** ACTIVITY **
Return all of the records exactly.

** Collection entries **
══════

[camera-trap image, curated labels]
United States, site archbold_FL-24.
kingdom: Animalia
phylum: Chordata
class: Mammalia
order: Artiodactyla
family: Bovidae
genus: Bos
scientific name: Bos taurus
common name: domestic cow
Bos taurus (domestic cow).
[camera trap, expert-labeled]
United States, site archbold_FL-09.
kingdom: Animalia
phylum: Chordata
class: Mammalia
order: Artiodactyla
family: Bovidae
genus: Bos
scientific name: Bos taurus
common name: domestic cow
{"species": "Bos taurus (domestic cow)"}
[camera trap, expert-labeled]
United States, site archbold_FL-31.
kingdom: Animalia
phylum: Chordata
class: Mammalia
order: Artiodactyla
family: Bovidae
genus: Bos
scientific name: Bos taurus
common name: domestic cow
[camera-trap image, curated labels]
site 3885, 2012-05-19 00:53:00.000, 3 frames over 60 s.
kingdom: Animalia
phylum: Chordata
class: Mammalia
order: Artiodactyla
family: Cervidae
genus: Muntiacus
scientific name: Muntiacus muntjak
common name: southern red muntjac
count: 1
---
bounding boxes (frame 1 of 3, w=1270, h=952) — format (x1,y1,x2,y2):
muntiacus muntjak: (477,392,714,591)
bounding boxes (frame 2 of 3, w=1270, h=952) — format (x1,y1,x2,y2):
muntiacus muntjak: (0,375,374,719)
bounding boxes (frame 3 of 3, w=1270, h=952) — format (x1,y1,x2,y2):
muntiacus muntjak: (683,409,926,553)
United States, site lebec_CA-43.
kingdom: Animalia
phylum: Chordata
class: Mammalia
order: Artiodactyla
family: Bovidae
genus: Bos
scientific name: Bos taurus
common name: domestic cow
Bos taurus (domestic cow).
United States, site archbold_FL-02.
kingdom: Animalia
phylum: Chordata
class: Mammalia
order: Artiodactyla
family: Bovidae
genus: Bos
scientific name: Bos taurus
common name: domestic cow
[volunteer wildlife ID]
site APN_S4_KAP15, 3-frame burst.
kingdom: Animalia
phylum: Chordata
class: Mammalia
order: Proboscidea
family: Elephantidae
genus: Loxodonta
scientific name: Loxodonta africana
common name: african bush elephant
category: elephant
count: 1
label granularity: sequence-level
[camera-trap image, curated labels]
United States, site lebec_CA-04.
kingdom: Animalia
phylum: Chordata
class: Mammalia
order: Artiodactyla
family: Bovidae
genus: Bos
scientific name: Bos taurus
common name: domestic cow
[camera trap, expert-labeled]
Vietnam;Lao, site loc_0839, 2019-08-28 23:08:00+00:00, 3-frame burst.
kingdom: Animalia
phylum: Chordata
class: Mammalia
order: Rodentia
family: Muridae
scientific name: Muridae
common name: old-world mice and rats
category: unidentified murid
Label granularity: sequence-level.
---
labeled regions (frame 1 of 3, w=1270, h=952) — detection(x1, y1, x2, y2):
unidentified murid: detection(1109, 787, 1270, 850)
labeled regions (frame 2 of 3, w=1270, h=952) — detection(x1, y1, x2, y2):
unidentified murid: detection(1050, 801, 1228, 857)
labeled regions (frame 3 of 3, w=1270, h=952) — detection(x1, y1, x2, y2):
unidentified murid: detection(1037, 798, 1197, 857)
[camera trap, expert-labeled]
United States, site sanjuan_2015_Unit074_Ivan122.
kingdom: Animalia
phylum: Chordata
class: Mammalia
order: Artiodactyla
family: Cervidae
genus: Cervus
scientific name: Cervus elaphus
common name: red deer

══════

** OUTPUT OF THE TASK **
[camera-trap image, curated labels]
United States, site archbold_FL-24.
kingdom: Animalia
phylum: Chordata
class: Mammalia
order: Artiodactyla
family: Bovidae
genus: Bos
scientific name: Bos taurus
common name: domestic cow
Bos taurus (domestic cow).
[camera trap, expert-labeled]
United States, site archbold_FL-09.
kingdom: Animalia
phylum: Chordata
class: Mammalia
order: Artiodactyla
family: Bovidae
genus: Bos
scientific name: Bos taurus
common name: domestic cow
{"species": "Bos taurus (domestic cow)"}
[camera trap, expert-labeled]
United States, site archbold_FL-31.
kingdom: Animalia
phylum: Chordata
class: Mammalia
order: Artiodactyla
family: Bovidae
genus: Bos
scientific name: Bos taurus
common name: domestic cow
[camera-trap image, curated labels]
site 3885, 2012-05-19 00:53:00.000, 3 frames over 60 s.
kingdom: Animalia
phylum: Chordata
class: Mammalia
order: Artiodactyla
family: Cervidae
genus: Muntiacus
scientific name: Muntiacus muntjak
common name: southern red muntjac
count: 1
---
bounding boxes (frame 1 of 3, w=1270, h=952) — format (x1,y1,x2,y2):
muntiacus muntjak: (477,392,714,591)
bounding boxes (frame 2 of 3, w=1270, h=952) — format (x1,y1,x2,y2):
muntiacus muntjak: (0,375,374,719)
bounding boxes (frame 3 of 3, w=1270, h=952) — format (x1,y1,x2,y2):
muntiacus muntjak: (683,409,926,553)
United States, site lebec_CA-43.
kingdom: Animalia
phylum: Chordata
class: Mammalia
order: Artiodactyla
family: Bovidae
genus: Bos
scientific name: Bos taurus
common name: domestic cow
Bos taurus (domestic cow).
United States, site archbold_FL-02.
kingdom: Animalia
phylum: Chordata
class: Mammalia
order: Artiodactyla
family: Bovidae
genus: Bos
scientific name: Bos taurus
common name: domestic cow
[volunteer wildlife ID]
site APN_S4_KAP15, 3-frame burst.
kingdom: Animalia
phylum: Chordata
class: Mammalia
order: Proboscidea
family: Elephantidae
genus: Loxodonta
scientific name: Loxodonta africana
common name: african bush elephant
category: elephant
count: 1
label granularity: sequence-level
[camera-trap image, curated labels]
United States, site lebec_CA-04.
kingdom: Animalia
phylum: Chordata
class: Mammalia
order: Artiodactyla
family: Bovidae
genus: Bos
scientific name: Bos taurus
common name: domestic cow
[camera trap, expert-labeled]
Vietnam;Lao, site loc_0839, 2019-08-28 23:08:00+00:00, 3-frame burst.
kingdom: Animalia
phylum: Chordata
class: Mammalia
order: Rodentia
family: Muridae
scientific name: Muridae
common name: old-world mice and rats
category: unidentified murid
Label granularity: sequence-level.
---
labeled regions (frame 1 of 3, w=1270, h=952) — detection(x1, y1, x2, y2):
unidentified murid: detection(1109, 787, 1270, 850)
labeled regions (frame 2 of 3, w=1270, h=952) — detection(x1, y1, x2, y2):
unidentified murid: detection(1050, 801, 1228, 857)
labeled regions (frame 3 of 3, w=1270, h=952) — detection(x1, y1, x2, y2):
unidentified murid: detection(1037, 798, 1197, 857)
[camera trap, expert-labeled]
United States, site sanjuan_2015_Unit074_Ivan122.
kingdom: Animalia
phylum: Chordata
class: Mammalia
order: Artiodactyla
family: Cervidae
genus: Cervus
scientific name: Cervus elaphus
common name: red deer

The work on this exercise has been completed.